Work required –
Please rewrite the records as a Markdown table with the columns Row and Line, starting with the line that contains "What element of" and going on through the end of the records, giving each line a row number and skipping blank lines. Leave the pictures out of the answer.

Dataset records –
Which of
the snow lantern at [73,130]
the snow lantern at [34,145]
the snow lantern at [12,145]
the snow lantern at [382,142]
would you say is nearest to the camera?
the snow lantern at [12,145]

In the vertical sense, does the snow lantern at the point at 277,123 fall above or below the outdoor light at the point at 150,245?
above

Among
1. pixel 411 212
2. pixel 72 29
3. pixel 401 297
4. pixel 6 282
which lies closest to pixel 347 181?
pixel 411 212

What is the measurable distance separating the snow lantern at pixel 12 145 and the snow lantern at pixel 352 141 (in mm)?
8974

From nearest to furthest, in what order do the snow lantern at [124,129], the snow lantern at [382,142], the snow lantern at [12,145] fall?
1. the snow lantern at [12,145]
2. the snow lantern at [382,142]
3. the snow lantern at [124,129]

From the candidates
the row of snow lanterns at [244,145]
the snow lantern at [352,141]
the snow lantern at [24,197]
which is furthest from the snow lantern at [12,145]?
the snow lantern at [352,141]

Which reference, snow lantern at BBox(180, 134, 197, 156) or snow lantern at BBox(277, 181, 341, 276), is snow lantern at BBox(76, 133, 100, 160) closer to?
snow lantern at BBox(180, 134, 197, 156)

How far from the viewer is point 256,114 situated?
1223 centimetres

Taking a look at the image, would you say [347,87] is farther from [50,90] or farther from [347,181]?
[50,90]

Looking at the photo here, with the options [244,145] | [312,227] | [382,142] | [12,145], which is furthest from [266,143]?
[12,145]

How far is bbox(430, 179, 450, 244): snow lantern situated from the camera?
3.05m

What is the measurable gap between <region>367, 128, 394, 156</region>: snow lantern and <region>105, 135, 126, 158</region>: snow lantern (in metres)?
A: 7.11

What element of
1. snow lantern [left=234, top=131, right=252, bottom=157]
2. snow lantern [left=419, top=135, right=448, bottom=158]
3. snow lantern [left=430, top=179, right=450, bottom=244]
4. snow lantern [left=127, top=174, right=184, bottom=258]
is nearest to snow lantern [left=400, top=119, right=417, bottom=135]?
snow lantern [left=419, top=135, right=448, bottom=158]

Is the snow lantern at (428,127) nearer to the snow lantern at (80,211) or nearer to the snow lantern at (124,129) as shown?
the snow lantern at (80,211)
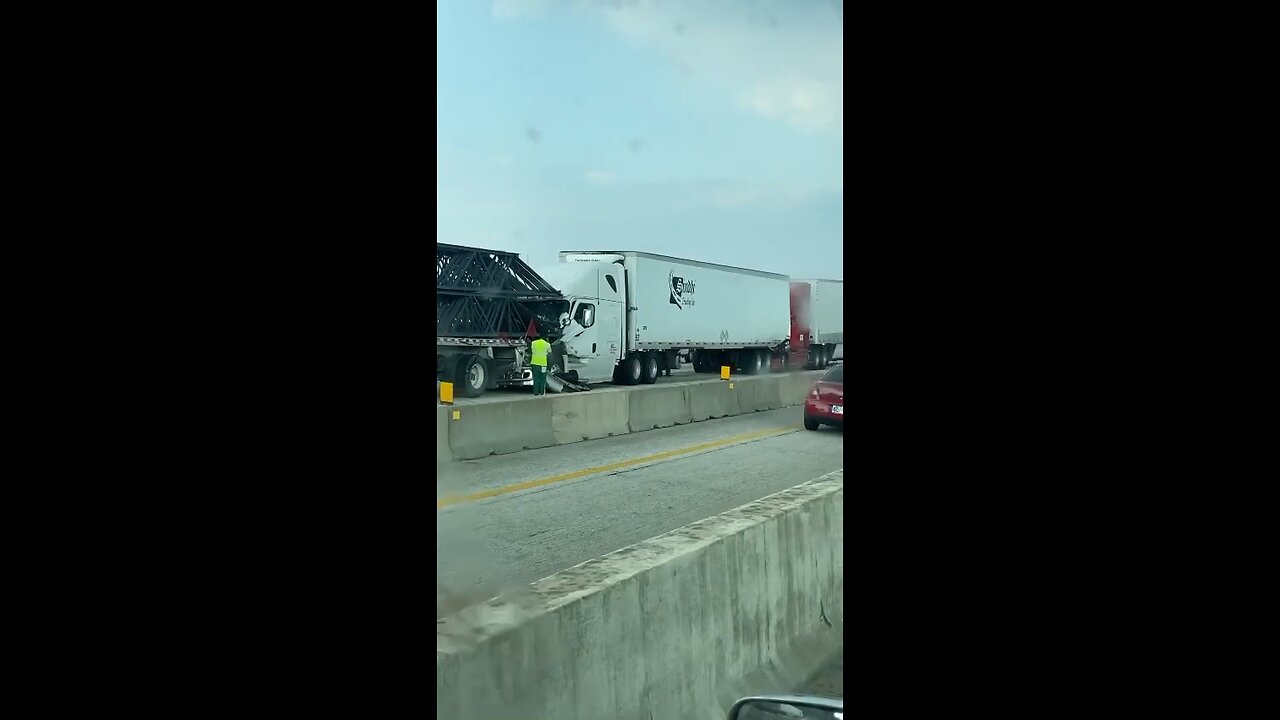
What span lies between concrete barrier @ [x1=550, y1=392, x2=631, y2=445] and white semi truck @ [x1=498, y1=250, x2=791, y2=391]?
11.3 ft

Correct response –
| Row | Line |
|---|---|
| 1 | What element of |
| 2 | 1. snow lantern [left=234, top=131, right=252, bottom=157] |
| 3 | 2. snow lantern [left=419, top=135, right=448, bottom=158] |
| 4 | 3. snow lantern [left=430, top=179, right=450, bottom=244] |
| 5 | 4. snow lantern [left=127, top=174, right=184, bottom=258] |
| 6 | is nearest to snow lantern [left=400, top=119, right=417, bottom=135]? |
| 7 | snow lantern [left=419, top=135, right=448, bottom=158] |
| 8 | Is the snow lantern at (428,127) nearer to the snow lantern at (80,211) or nearer to the snow lantern at (124,129) as shown? |
| 9 | the snow lantern at (80,211) |
| 10 | What span lies between concrete barrier @ [x1=550, y1=392, x2=631, y2=445] and white semi truck @ [x1=498, y1=250, x2=791, y2=391]? |
| 11 | 11.3 ft |